For a moment, Jönsson felt a fierce yearning for some of his own lunatic ancestors. A field full of berserks charging the other way would be nice, right about now. Swinging great swords, wearing nothing but bearskins, biting their own shields in a fury.
Not much different from hussars, really, except for the wings and not being quite as dumb.
"Again!" Koniecpolski roared. "No mercy on the Swedes!"
Three times he'd sent the hussars against the front ranks of Gustav Adolf's army since the rain began. Three times they'd been driven back. But each time, they returned with renewed fury rather than despair. The hussars were suffering heavy casualties, but they could sense their enemy weakening.
Meanwhile, Koniecpolski kept the Cossacks in the fight. He'd never let them rest once since he first launched them at the enemy's flanks. They couldn't get around those flanks, of course, because the Swedes were backed up against the lake. But they could keep Gustav Adolf pinned where he was.
The Swedish king was completely on the defensive now. He was outnumbered, unable to maneuver, and had lost all of his advantages. The superb rate of fire of his artillery had vanished. There was no way to reload a cannon quickly in a downpour. The same for reloading a musket. Rifled or smoothbore, it mattered not. The rain equalized everything. The men handling breechloaders in the Swedish army could still maintain a fairly decent rate of fire, but there weren't that many of them. And as for the accuracy of the rifles, what did it matter if you could hit an enemy soldier at three hundred yards? You can't shoot something you can't see. Between the rain and the gunsmoke, this battlefield was almost as obscured as it would have been in a fog.
A gust of wind cleared aside the gunsmoke, allowing Gustav Adolf to see most of the field for the first time in ten minutes.
He felt a little shock of horror. A gap had opened up between the Västergötlanders and the Green Brigade. It wasn't a huge gap, but hussars wouldn't need much to start rolling up the lines.
Outnumbered as he was, he hadn't kept much of a reserve, and he'd already used up what he had. He'd sent Colonel Hepburn and his men to shore up his right very early in the battle. What he'd had left was just the Orange regiment. Ten minutes ago, he'd sent them to bolster Winkel. They couldn't be called back in time.
Whatever was to be done, it had to be done now. The gap had been created by the Green Brigade, which had bunched itself up from the confusion of the battle and the never-to-be-sufficiently cursed rain. Their ranks needed to be spread out again.
He couldn't spot the brigade's commander. He might have been killed already.
The Swedish king spurred his horse and charged forward. In five minutes, he could salvage the situation.
Anders Jönsson did mutter profanities out loud this time as he raced after Gustav Adolf. No reasons not to, now that the king couldn't possibly hear him. Not with the rain and the gunfire and, most of all, the blood rushing through Gustav Adolf's own ears as happened to idiot berserkers.
The Scots came behind him, mouthing their own profanities. Some of which were no doubt Celtic, which was a bit absurd given that the ancestors of those men had once charged into battle stark naked and painted blue.
Chapter 38
The commander of the Green Brigade was dead, as a matter of fact. So was the officer who would have replaced him in command. Both of them had been too far forward when a hussar charge drove over them.

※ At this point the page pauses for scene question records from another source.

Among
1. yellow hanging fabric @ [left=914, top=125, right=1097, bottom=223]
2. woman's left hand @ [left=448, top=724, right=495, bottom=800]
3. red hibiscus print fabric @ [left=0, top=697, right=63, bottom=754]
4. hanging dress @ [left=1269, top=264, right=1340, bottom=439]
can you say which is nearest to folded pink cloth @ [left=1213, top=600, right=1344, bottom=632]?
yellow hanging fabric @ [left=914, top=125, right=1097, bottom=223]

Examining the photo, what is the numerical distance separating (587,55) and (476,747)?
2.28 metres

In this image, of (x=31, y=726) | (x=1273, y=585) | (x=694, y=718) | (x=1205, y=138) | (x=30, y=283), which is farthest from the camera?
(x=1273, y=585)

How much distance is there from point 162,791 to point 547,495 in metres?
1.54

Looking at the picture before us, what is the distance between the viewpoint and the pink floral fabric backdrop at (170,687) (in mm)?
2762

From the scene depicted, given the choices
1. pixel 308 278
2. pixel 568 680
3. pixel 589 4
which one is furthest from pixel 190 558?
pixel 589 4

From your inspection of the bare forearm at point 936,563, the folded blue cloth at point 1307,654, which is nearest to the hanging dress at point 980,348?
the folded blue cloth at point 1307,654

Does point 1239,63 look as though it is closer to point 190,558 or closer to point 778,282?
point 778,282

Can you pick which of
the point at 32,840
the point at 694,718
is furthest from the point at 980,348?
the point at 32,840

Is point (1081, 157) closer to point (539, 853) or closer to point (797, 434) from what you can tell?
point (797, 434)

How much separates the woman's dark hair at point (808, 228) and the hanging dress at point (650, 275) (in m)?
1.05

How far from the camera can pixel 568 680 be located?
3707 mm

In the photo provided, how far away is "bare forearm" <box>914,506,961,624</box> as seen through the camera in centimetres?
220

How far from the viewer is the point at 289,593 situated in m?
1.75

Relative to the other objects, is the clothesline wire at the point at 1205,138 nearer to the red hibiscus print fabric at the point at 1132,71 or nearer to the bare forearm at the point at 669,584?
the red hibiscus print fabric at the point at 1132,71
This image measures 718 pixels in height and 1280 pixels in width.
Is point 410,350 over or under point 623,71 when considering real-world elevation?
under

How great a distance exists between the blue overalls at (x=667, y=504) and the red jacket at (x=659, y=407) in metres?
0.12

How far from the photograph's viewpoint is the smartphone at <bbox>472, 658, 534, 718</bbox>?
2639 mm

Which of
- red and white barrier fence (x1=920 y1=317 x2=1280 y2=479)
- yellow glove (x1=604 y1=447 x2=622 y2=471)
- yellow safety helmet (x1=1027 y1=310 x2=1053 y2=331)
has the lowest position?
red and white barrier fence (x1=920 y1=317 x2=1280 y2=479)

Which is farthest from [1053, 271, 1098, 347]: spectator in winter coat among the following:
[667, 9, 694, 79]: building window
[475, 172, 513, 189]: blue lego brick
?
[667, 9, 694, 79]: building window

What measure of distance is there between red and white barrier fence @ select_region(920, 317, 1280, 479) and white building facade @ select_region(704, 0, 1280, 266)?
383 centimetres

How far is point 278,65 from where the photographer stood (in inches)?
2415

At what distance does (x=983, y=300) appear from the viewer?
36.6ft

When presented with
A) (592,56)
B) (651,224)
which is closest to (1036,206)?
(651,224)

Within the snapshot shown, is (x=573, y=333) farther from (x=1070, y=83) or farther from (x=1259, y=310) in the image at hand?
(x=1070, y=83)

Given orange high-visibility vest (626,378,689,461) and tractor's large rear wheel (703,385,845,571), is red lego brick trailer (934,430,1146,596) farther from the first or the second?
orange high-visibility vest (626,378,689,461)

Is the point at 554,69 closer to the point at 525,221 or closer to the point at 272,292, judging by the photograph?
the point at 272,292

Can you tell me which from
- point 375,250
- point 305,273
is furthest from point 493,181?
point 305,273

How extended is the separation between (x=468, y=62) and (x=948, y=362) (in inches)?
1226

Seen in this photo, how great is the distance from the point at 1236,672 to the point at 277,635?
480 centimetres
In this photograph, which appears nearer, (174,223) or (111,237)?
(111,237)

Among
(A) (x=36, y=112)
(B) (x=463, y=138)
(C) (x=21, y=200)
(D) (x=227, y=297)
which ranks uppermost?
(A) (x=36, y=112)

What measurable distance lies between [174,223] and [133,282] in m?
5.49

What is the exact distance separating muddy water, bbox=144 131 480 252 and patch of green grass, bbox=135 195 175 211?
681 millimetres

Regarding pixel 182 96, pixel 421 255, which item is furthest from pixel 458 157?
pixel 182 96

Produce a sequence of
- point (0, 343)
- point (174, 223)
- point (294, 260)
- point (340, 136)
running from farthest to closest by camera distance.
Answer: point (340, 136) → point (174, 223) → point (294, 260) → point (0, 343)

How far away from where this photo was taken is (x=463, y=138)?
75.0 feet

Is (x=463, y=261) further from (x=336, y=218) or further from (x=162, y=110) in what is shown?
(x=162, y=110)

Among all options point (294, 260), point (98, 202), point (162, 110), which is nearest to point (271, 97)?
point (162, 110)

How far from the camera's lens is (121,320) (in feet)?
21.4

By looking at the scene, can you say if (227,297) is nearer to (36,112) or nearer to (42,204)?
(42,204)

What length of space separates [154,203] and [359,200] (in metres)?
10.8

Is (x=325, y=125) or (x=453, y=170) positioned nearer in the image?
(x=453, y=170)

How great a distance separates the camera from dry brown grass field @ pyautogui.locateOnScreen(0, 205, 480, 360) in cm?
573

The colonel in command of the Västergötlanders had also been killed. But the two officers who were next in command were not even aware of the fact. They were at the very front, holding the first ranks steady.
So, the young captain whom they'd left behind to keep an eye on things—yes, it was foolish to do so, but men do foolish things in the chaos of a battlefield—was the only officer in the regiment who spotted the gap that had opened between them and the Green Brigade.
He, too, was horrified at the sight. Immediately, he commanded the nearest company to follow as he raced to set things right.
Which they did—thereby opening another gap. The captain hadn't intended to move more than one company. But he hadn't told any other to stay in place, either. Seeing the first company move, the captain in command of its neighbor concluded that he had to move also. As his company moved, yet a third—and then a fourth—was pulled in its train. It wasn't until five of the regiment's eight companies had shifted their positions that the two officers in command realized what was happening.
But by then, it was too late. Gustav Adolf was still closing the first gap when two hundred hussars found the second. They poured through in a flood.
The rain that the Swedish king had cursed was all that saved his army, then. Koniecpolski's view of the battlefield was even more obscured than Gustav Adolf's, because the rain was being driven from the west. So he never spotted the sudden disaster that had fallen upon his enemy. He knew nothing about it, in fact, until he got reports after the battle from the hussars who had survived to tell their happy tale.